_GIVEN EXERCISE A_
Summarize the blog text below in two sentences.

Thursday, July 28, 2011

Using your RRSP for a down payment

If you're a first-time buyer with a home purchase in your near future, you might want to consider taking advantage of the Federal government's Home Buyers' Plan (HBP).

In a nutshell, the HBP allows each buyer (provided they're both first-timers) to use up to $25,000 of their RRSPs as a down payment towards a home that is going to be their primary residence. This is a great opportunity for first-time buyers to accumulate a larger down payment than they would have been able to otherwise. That's because any money you put into an RRSP is tax-deductible. If you sock money away in it - and then sock away your respective tax return - the amount will quickly add up. It's also forcing you to save for retirement - something you may not be thinking about right now.


As for the details, the program is pretty straight-forward. Here's how it works:

- You're not required to pay taxes on the $25,000, as long as you pay the balance back within 15 years. You're required to start making payments in the second year after you purchase the home. Minimum annual payments are 1/15 of the total amount borrowed.

- If you're buying a home as a couple, and one person has already owned a home, then only one half of the couple is considered a "first-time homebuyer" and eligible for the program. The one exception is if the previous homebuyer sold their home a minimum of four years earlier and hasn't owned another one since. In that case, they're eligible again.

- The home has to be a primary residence, so you have to plan to live in the home yourself within one year of purchasing it or building it.


For more information on the HBP, visit the Canada Revenue Agency's website at: http://www.cra-arc.gc.ca/tx/ndvdls/tpcs/rrsp-reer/hbp-rap/menu-eng.html or feel free to give me a call!



Monday, July 18, 2011

The Onset of Summer Spending

n the summertime - when the weather is fine - Canadians just don't like being bogged down with financial responsibilities, a new report reveals.


The TD Canada Trust Summer Spending Survey reveals that the majority of Canadians throw their budgeting (38%), saving (37%) and bill payments (50%) out the window in favour of taking advantage of the warmer weather.

While this is easy to understand, it's also easy to avoid. Below are a few tips to keep in mind:

1.    Set your budget in cooler months.
One of the best times to set a household budget is in the cold, winter months following the New Year - when your head is still throbbing from that holiday credit card hangover. At that point, it's best to set up a few different savings accounts - including one for Christmas/holiday spending and vacations. If the summer is a soft spot for you, why not sock a little bit extra aside for those care-free months as well?

2.    Take advantage of free activities.

_AVAILABLE RECORDS_
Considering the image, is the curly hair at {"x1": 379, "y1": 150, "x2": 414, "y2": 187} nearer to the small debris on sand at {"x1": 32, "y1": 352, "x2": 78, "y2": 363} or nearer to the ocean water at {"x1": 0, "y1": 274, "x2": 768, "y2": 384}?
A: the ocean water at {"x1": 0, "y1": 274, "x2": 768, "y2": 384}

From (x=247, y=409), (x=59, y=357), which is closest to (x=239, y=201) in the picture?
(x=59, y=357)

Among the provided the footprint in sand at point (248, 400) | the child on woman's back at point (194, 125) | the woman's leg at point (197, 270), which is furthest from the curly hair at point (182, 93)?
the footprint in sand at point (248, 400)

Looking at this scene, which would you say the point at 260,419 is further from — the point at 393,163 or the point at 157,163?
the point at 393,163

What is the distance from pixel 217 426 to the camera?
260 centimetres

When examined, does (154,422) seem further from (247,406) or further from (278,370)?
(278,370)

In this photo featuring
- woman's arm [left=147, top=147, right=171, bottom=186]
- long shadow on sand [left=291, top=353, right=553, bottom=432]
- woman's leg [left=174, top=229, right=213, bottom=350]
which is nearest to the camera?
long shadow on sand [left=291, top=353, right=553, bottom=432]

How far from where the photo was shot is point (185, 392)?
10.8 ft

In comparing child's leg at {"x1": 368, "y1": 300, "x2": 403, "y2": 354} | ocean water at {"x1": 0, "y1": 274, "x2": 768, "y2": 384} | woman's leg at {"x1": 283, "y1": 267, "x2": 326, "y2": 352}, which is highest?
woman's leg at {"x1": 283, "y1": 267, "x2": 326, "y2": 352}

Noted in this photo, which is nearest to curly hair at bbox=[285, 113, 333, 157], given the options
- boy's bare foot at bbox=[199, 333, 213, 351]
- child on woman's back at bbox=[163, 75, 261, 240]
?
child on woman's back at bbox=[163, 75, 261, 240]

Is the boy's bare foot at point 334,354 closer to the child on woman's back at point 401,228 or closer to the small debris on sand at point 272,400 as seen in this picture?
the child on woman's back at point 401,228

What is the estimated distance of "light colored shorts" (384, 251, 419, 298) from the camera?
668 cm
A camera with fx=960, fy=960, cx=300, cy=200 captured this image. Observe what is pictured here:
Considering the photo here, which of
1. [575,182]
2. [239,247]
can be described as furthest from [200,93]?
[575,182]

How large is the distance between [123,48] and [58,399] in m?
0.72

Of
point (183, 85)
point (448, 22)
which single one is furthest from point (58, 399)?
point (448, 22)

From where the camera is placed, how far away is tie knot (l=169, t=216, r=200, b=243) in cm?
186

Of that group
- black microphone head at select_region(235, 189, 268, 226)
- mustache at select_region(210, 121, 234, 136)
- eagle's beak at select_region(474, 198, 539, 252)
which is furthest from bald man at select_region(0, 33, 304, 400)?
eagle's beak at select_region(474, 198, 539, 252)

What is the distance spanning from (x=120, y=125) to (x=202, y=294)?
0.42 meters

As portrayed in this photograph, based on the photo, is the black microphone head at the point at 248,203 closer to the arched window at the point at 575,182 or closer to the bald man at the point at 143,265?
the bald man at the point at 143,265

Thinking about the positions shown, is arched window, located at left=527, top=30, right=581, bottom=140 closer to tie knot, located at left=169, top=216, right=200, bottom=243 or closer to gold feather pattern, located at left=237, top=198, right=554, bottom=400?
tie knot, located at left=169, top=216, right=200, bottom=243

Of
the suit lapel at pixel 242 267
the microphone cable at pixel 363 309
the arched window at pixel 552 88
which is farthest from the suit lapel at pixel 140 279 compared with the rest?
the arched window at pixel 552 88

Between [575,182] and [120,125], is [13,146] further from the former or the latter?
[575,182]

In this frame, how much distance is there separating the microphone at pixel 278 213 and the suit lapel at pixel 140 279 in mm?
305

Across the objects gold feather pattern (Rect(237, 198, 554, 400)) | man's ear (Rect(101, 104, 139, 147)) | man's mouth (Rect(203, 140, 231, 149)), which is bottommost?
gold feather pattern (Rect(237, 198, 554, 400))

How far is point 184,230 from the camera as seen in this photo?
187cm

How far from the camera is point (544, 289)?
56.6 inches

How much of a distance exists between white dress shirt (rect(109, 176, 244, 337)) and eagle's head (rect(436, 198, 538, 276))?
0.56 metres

_GIVEN EXERCISE B_
Locate each line in the records above that contains the word "debris", and copy those lines.

_CORRECT ANSWER A_
The federal Home Buyers' Plan lets each first-time buyer use up to $25,000 of their RRSPs as a down payment on a home that will be their primary residence, with no tax owed on that money as long as it is paid back within 15 years. A TD Canada Trust survey found that many Canadians abandon budgeting, saving and bill payments in the summer, and the blog suggests setting a budget in the cooler months to avoid this.

_CORRECT ANSWER B_
Considering the image, is the curly hair at {"x1": 379, "y1": 150, "x2": 414, "y2": 187} nearer to the small debris on sand at {"x1": 32, "y1": 352, "x2": 78, "y2": 363} or nearer to the ocean water at {"x1": 0, "y1": 274, "x2": 768, "y2": 384}?
Is the boy's bare foot at point 334,354 closer to the child on woman's back at point 401,228 or closer to the small debris on sand at point 272,400 as seen in this picture?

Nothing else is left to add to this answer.